Feeling a bit like a cocker spaniel in an obedience class, Carla sat.

The Raythune County Public Library consisted of a single room in an old brick building across the street and down the block from the courthouse. The last three library levies had failed by large margins, which surprised nobody; it was hard to argue on behalf of books when half the county roads were crumbling to mush. The library, though, somehow hung on, battered but unbowed. The interior walls were dull brown sheets of trash-picked paneling, the bookshelves had been donated a decade ago by the Lowe's up on the interstate, and the carpet had been salvaged from a tobacco warehouse torn down in the 1950s. Water stains spread out across the drop ceiling like a child's drawing of pumpkin-colored clouds.

Right now the room was deserted except for the two of them.
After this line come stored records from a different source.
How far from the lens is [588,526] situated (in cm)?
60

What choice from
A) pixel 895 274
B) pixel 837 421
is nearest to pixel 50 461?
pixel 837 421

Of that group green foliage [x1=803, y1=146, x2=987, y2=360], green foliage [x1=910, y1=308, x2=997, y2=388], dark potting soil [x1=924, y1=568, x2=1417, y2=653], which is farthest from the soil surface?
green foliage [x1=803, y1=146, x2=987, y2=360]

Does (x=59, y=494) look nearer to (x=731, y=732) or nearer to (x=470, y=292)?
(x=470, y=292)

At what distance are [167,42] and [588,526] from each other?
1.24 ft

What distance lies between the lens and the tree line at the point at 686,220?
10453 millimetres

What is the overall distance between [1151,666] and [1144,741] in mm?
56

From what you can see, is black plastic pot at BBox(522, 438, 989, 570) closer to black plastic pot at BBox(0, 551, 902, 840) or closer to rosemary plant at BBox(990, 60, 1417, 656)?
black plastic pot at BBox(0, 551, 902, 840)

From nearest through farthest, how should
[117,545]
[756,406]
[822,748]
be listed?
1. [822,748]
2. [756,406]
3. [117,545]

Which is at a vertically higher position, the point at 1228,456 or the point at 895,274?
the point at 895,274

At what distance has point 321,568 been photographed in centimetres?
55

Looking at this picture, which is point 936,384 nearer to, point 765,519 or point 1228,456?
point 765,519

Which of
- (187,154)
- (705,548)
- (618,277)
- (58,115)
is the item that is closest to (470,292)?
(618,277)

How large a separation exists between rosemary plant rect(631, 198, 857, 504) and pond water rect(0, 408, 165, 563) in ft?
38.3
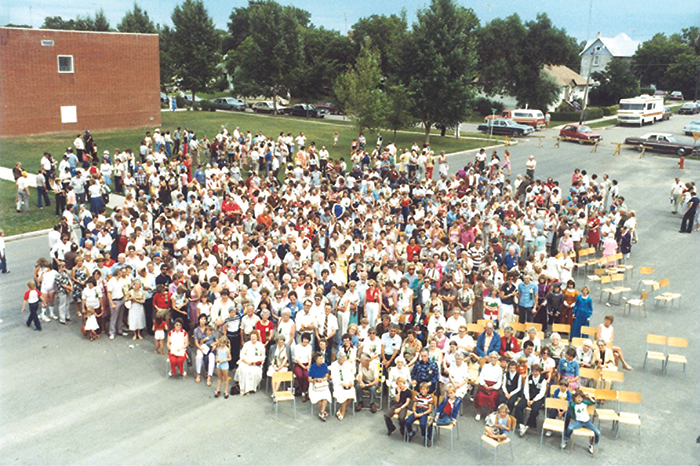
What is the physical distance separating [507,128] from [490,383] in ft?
132

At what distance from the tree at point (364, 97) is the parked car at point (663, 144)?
1826cm

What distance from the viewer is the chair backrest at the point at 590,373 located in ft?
36.9

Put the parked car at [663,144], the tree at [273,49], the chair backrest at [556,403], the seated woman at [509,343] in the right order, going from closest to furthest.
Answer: the chair backrest at [556,403] → the seated woman at [509,343] → the parked car at [663,144] → the tree at [273,49]

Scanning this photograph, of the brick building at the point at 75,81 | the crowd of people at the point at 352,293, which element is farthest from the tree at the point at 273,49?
the crowd of people at the point at 352,293

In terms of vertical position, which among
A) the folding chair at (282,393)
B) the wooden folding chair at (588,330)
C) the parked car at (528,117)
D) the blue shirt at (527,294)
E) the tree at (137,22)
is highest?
the tree at (137,22)

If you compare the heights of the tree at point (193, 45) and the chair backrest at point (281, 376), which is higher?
the tree at point (193, 45)

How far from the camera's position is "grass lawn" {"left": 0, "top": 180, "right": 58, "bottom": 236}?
850 inches

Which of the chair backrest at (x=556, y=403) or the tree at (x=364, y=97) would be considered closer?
the chair backrest at (x=556, y=403)

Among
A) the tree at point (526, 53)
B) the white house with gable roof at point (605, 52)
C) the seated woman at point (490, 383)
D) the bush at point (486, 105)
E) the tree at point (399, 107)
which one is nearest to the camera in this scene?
the seated woman at point (490, 383)

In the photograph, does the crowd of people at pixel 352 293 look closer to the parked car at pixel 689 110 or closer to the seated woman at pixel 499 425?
the seated woman at pixel 499 425

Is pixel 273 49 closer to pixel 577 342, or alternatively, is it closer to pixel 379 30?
pixel 379 30

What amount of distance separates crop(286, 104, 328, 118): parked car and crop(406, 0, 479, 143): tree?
728 inches

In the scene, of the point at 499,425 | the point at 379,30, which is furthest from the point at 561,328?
the point at 379,30

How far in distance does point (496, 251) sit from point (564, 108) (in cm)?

You could hear the ticking of the large round clock on the south wall—it was white with thick black numbers—as it went about its business, each bundle of ticks synched up with a faint forward tremor of the minute hand. Carla knew that clock, and she knew that ticking, and she knew the movement of that minute hand. She and the clock were old friends. Well—acquaintances, maybe. The clock had never done what she'd asked it to do: speed up when she was waiting for her mom to pick her up, or slow down when a guy from her biology class happened to come in and Carla hoped he'd notice her and say hi. No: That damned clock always played it straight, dispensing its rough justice minute by carefully measured minute. It never cut any corners. Never did you any favors.

Carla was surprised that no one else was here yet. Almost always there were at least a few other people in the library, reading a book or a magazine at one of the three long metal tables or poking at the keyboard of the single public computer on a card table in the corner. Sometimes the older people in town would actually hang out in front of the building before 9 a.m., waiting for Sally McArdle to come limping along with her Snoopy key ring.